PASSAGE PROVIDED →
****

Shane, it quite a distance from MD, but you're only 25 minutes away from our Jersey Herfs. So, if we end up not going to MD, we'll be more than glad to pick you up (if you need transportation) so you chill with us at JRs.


----------



## FridayGt (Oct 24, 2010)

Well, it still looks like I'll be swinging through and the Lady may be joining me. Thanks for thinking of us way out here Wilson, a possible Annapolis location makes it WAY easier on me.


----------



## foster0724 (Jun 9, 2010)

Batista30 said:


> Shane, it quite a distance from MD, but you're only 25 minutes away from our Jersey Herfs. So, if we end up not going to MD, we'll be more than glad to pick you up (if you need transportation) so you chill with us at JRs.


I will have transportation. How far is JR's? Would love to check it out. Wife and I are staying near the airport and flying out on Sun. Sorry to hijack.


----------



## dav0 (Feb 7, 2011)

Looks like T-bone is out as she has plans, but I should be good to to go.


----------



## Rock31 (Sep 30, 2010)

****

INFORMATION SUPPLIED →
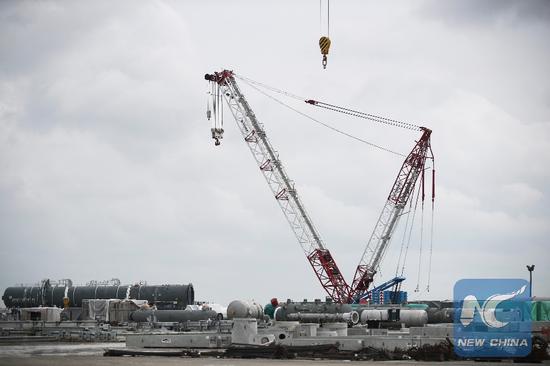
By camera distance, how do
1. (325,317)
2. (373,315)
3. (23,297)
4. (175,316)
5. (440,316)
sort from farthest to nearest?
(23,297) < (175,316) < (440,316) < (373,315) < (325,317)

****

GOAL 1 → Copy the forum thread about the herf meetup word for word.
GOAL 2 → Write out every record word for word, leaving out the picture.
The forum thread and the records have no connection to each other.

WRITTEN RESPONSE 1 →
Shane, it quite a distance from MD, but you're only 25 minutes away from our Jersey Herfs. So, if we end up not going to MD, we'll be more than glad to pick you up (if you need transportation) so you chill with us at JRs.


----------



## FridayGt (Oct 24, 2010)

Well, it still looks like I'll be swinging through and the Lady may be joining me. Thanks for thinking of us way out here Wilson, a possible Annapolis location makes it WAY easier on me.


----------



## foster0724 (Jun 9, 2010)

Batista30 said:


> Shane, it quite a distance from MD, but you're only 25 minutes away from our Jersey Herfs. So, if we end up not going to MD, we'll be more than glad to pick you up (if you need transportation) so you chill with us at JRs.


I will have transportation. How far is JR's? Would love to check it out. Wife and I are staying near the airport and flying out on Sun. Sorry to hijack.


----------



## dav0 (Feb 7, 2011)

Looks like T-bone is out as she has plans, but I should be good to to go.


----------



## Rock31 (Sep 30, 2010)

WRITTEN RESPONSE 2 →
By camera distance, how do
1. (325,317)
2. (373,315)
3. (23,297)
4. (175,316)
5. (440,316)
sort from farthest to nearest?
(23,297) < (175,316) < (440,316) < (373,315) < (325,317)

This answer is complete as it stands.